### Work to complete
Every entry that appears below is to be output exactly.

Plain-text document sources:
■ ■ ■ ■
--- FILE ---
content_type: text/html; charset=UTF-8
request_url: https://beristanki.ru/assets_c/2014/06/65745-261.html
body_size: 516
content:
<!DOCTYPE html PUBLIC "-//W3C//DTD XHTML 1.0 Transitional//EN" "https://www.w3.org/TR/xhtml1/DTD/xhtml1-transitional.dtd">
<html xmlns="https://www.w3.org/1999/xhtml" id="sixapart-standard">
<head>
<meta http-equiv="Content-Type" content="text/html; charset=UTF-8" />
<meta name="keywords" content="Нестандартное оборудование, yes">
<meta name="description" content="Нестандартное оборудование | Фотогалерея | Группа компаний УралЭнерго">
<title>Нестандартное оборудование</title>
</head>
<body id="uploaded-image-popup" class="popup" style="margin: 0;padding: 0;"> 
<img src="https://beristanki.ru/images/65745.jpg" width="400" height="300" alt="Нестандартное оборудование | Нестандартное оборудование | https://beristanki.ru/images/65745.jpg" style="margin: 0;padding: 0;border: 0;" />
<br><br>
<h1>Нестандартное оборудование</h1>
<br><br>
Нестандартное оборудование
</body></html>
■ ■ ■ ■
### Problem solution
--- FILE ---
content_type: text/html; charset=UTF-8
request_url: https://beristanki.ru/assets_c/2014/06/65745-261.html
body_size: 516
content:
<!DOCTYPE html PUBLIC "-//W3C//DTD XHTML 1.0 Transitional//EN" "https://www.w3.org/TR/xhtml1/DTD/xhtml1-transitional.dtd">
<html xmlns="https://www.w3.org/1999/xhtml" id="sixapart-standard">
<head>
<meta http-equiv="Content-Type" content="text/html; charset=UTF-8" />
<meta name="keywords" content="Нестандартное оборудование, yes">
<meta name="description" content="Нестандартное оборудование | Фотогалерея | Группа компаний УралЭнерго">
<title>Нестандартное оборудование</title>
</head>
<body id="uploaded-image-popup" class="popup" style="margin: 0;padding: 0;"> 
<img src="https://beristanki.ru/images/65745.jpg" width="400" height="300" alt="Нестандартное оборудование | Нестандартное оборудование | https://beristanki.ru/images/65745.jpg" style="margin: 0;padding: 0;border: 0;" />
<br><br>
<h1>Нестандартное оборудование</h1>
<br><br>
Нестандартное оборудование
</body></html>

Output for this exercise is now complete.